At least 100 restaurants’ customers are at risk of credit and debit card fraud after a U.S. fast food chain announced it’s found data-swiping malware on some of its franchises’ computer hard drives.
Zaxby’s Franchising, Inc. alerted customers via a news release that credit card processing companies had discovered suspected fraudulent activity at some Zaxby’s locations in Alabama, Arkansas, Florida, Georgia, Kentucky, Mississippi, North Carolina, South Carolina, Tennessee and Virginia. The Athens, Ga.-based company operates 560 restaurants in 13 states. At present, only locations in Indiana, Louisiana and Texas have not been impacted.
A company spokesman told CRN the investigation began Nov. 9 after a credit card processing company noticed suspicious activity at some locations that turned out to have files containing malware on computer hard drives, not at the point of sales.

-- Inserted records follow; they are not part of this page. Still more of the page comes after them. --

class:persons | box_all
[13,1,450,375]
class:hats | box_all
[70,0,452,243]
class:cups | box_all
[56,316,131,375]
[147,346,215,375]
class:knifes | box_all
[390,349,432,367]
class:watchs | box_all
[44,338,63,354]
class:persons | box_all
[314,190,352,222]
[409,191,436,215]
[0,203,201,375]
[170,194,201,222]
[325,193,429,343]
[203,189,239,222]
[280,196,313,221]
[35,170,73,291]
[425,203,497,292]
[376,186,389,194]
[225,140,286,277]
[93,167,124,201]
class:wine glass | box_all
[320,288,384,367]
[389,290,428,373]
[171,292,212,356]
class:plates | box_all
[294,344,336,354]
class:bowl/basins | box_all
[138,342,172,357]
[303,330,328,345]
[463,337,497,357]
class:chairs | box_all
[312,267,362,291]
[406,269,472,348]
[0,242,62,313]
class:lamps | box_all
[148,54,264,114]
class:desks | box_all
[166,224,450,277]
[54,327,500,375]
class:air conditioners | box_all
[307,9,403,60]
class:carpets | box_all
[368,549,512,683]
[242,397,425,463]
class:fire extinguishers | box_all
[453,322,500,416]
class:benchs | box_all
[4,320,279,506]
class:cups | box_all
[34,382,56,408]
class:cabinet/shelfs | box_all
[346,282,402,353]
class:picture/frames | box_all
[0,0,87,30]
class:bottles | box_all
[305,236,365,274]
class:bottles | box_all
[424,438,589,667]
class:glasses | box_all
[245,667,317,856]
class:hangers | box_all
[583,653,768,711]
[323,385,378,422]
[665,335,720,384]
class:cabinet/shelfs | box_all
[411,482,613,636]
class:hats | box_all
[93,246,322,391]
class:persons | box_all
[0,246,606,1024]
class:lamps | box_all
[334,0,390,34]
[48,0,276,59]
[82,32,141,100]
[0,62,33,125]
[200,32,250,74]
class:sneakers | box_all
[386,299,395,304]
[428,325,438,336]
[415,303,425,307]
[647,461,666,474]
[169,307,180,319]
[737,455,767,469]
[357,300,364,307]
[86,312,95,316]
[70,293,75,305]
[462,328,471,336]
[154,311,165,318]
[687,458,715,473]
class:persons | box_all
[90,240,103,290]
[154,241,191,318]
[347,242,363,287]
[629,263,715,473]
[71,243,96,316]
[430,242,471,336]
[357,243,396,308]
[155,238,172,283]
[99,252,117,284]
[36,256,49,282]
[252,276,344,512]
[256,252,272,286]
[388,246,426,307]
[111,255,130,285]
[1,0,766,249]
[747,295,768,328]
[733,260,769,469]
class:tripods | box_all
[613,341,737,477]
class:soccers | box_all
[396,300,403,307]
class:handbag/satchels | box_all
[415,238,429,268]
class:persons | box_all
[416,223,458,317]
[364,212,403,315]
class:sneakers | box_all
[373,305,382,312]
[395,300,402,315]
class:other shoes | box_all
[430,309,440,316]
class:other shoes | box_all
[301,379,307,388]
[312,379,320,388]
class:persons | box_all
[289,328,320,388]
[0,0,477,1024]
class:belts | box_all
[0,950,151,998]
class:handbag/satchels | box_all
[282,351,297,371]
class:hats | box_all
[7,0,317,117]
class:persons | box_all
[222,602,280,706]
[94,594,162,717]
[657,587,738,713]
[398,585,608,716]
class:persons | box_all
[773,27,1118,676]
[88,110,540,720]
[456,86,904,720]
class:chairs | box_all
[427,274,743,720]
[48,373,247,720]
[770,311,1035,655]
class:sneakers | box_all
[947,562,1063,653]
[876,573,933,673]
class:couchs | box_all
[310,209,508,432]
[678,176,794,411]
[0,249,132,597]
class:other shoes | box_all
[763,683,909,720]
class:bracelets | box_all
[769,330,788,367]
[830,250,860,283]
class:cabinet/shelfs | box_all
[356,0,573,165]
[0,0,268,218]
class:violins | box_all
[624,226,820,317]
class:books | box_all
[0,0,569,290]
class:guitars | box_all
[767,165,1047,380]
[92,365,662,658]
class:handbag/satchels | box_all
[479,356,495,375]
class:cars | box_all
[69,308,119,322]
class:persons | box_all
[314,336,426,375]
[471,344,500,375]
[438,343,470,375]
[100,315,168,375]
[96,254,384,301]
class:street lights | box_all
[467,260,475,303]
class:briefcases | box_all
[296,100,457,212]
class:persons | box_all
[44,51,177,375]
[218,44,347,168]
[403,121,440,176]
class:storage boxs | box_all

Authorities have been brought it to assist with the probe.
“Although the forensic investigation has not determined whether credit or debit card data left the processing systems of any of the locations, Zaxby’s Franchising, Inc. is concerned that the existence of the suspicious files could indicate that an attacker or attackers may have accessed data, including credit and debit card information,” the company said in the news release.
“Because neither we nor our licensees have sufficient contact information to notify potentially affected guests directly, we are providing you with this notice so that you can be proactive to protect your personal information to minimize potential risk,” says a message accompanying a list of impacted locations.
“Zaxby’s Franchising, Inc. has notified the three major U.S. credit reporting agencies about this incident and have given those agencies a general report, but we have not notified them regarding any individual consumer.”
The company advised customers who paid for meals with a debit or credit card at affected locations to monitor their credit for suspicious activity and warned the list may grow as the investigation continues.